Con frecuencia, su trascendencia se reduce a una frase —«Dentro de la Revolución, todo; contra la Revolución, nada»— que ha sido citada hasta el cansancio, no pocas veces descontextualizada e instrumentalizada para sostener interpretaciones interesadas de un discurso mucho más amplio y complejo.

Sin embargo, aquella intervención fue, sobre todo, una declaración de principios sobre la relación entre el proyecto revolucionario naciente y la cultura. En circunstancias particularmente difíciles para el país, sometido a agresiones externas y obligado a defender su soberanía, Fidel convocó a la unidad sin renunciar al diálogo.
Más que establecer una estética oficial o imponer un único modo de entender la creación artística, el discurso delineó un marco de relaciones entre la Revolución y los creadores, asentado en el reconocimiento de la cultura como un componente esencial de la nación y como una fuerza indispensable para su desarrollo.
Esa política tuvo como uno de sus propósitos fundamentales democratizar el acceso a la cultura. No se trataba únicamente de proteger un extraordinario patrimonio artístico e intelectual, sino de ponerlo al alcance de todos los ciudadanos.
Ese camino no estuvo exento de errores.

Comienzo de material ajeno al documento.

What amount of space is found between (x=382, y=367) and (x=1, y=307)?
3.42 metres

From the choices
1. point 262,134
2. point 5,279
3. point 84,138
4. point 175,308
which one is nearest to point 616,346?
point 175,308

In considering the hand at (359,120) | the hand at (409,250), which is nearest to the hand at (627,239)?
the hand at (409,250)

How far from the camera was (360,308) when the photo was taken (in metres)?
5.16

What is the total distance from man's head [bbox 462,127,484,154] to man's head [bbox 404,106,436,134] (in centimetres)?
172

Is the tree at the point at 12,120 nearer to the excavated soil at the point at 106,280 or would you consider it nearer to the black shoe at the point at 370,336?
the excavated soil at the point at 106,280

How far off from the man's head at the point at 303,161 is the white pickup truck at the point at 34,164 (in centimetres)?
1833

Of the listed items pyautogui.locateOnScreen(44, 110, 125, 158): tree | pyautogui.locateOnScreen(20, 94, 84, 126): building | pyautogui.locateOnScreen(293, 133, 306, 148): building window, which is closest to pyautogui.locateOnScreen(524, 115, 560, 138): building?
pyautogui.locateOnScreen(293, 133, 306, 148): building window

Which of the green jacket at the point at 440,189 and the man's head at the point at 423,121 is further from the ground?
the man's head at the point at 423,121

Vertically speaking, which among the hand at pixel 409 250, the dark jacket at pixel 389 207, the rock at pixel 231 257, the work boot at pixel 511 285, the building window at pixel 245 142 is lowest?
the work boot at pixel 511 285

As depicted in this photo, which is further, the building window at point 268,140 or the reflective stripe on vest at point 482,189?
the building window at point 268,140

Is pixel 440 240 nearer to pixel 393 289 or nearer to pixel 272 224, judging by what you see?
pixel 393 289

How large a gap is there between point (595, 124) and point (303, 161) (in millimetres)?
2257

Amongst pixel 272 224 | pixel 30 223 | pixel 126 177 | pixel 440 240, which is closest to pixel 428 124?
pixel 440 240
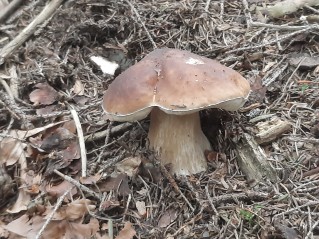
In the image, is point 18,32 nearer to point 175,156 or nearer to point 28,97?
point 28,97

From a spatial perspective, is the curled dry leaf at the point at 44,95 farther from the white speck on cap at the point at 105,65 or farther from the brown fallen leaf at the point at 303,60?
the brown fallen leaf at the point at 303,60

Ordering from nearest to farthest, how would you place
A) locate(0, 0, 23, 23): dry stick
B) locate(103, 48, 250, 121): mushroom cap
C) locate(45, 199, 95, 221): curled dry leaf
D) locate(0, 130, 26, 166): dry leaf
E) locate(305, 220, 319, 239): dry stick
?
locate(305, 220, 319, 239): dry stick → locate(103, 48, 250, 121): mushroom cap → locate(45, 199, 95, 221): curled dry leaf → locate(0, 130, 26, 166): dry leaf → locate(0, 0, 23, 23): dry stick

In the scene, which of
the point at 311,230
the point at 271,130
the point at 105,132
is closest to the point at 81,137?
the point at 105,132

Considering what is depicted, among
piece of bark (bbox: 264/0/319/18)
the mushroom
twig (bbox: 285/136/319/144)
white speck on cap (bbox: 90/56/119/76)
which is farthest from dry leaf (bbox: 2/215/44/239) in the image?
piece of bark (bbox: 264/0/319/18)

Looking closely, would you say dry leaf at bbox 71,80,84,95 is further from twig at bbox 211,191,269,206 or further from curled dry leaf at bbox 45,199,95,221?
twig at bbox 211,191,269,206

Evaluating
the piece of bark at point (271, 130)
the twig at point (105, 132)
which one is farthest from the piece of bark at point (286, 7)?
the twig at point (105, 132)

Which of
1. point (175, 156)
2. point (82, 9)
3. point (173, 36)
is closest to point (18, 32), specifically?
point (82, 9)
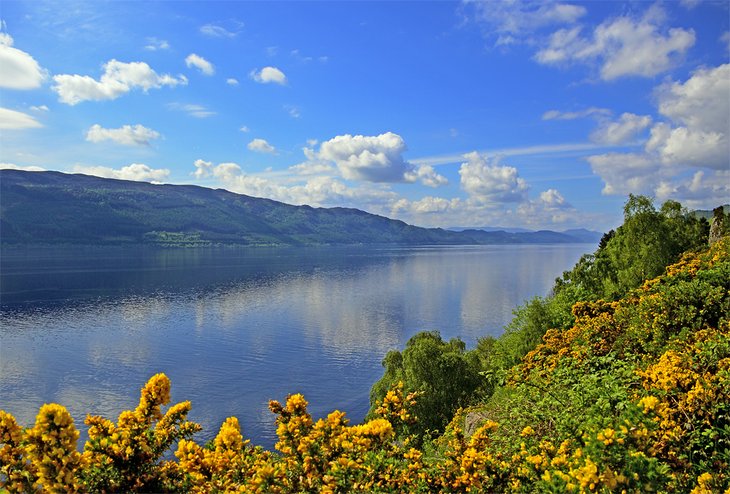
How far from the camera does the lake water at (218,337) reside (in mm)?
67812

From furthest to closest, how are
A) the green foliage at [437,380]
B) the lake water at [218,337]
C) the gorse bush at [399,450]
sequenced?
the lake water at [218,337], the green foliage at [437,380], the gorse bush at [399,450]

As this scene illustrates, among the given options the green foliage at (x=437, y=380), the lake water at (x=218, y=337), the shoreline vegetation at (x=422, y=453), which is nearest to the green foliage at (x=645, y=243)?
the green foliage at (x=437, y=380)

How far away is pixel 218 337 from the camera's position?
101 metres

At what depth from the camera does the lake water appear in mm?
67812

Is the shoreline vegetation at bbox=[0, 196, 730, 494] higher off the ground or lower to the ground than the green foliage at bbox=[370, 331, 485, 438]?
higher

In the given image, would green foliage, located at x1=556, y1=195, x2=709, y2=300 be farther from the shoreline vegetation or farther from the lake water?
the shoreline vegetation

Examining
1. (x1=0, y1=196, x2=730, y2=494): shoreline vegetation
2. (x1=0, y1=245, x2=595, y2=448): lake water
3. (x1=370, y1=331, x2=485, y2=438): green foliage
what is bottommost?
(x1=0, y1=245, x2=595, y2=448): lake water

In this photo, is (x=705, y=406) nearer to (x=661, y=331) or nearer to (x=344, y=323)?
(x=661, y=331)

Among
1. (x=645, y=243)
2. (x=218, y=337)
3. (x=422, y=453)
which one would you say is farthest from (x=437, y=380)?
(x=218, y=337)

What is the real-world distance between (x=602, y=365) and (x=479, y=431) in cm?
709

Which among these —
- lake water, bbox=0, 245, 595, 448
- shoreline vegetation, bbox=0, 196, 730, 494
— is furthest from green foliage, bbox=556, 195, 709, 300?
shoreline vegetation, bbox=0, 196, 730, 494

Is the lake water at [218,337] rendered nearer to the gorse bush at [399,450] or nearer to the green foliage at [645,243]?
the green foliage at [645,243]

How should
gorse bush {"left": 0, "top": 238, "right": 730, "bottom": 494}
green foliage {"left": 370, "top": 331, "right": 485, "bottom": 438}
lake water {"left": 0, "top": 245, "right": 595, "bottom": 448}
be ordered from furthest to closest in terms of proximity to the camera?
lake water {"left": 0, "top": 245, "right": 595, "bottom": 448} < green foliage {"left": 370, "top": 331, "right": 485, "bottom": 438} < gorse bush {"left": 0, "top": 238, "right": 730, "bottom": 494}

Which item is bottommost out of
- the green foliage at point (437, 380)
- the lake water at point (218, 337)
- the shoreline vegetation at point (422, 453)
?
the lake water at point (218, 337)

Hubo etapas de dogmatismo y aplicaciones deformadas de esos principios, particularmente durante el llamado Quinquenio Gris —que en realidad se prolongó más allá de un lustro—. Pero precisamente la solidez conceptual de Palabras a los intelectuales permitió emprender rectificaciones, recuperar el diálogo y reafirmar una visión de la cultura incompatible con el sectarismo y la exclusión.
Sesenta y cinco años después, aquel discurso conserva una vigencia que no radica en ofrecer respuestas acabadas para los desafíos del presente, sino en la invitación permanente a pensar la política cultural como un proceso vivo, abierto al diálogo y en constante perfeccionamiento.
Su mayor legado continúa siendo la defensa de la cultura como un derecho de todos, la convicción de que el acceso al patrimonio artístico debe ser verdaderamente democrático y la certeza de que solo desde el intercambio entre instituciones y creadores puede fortalecerse un proyecto cultural con auténtica vocación nacional.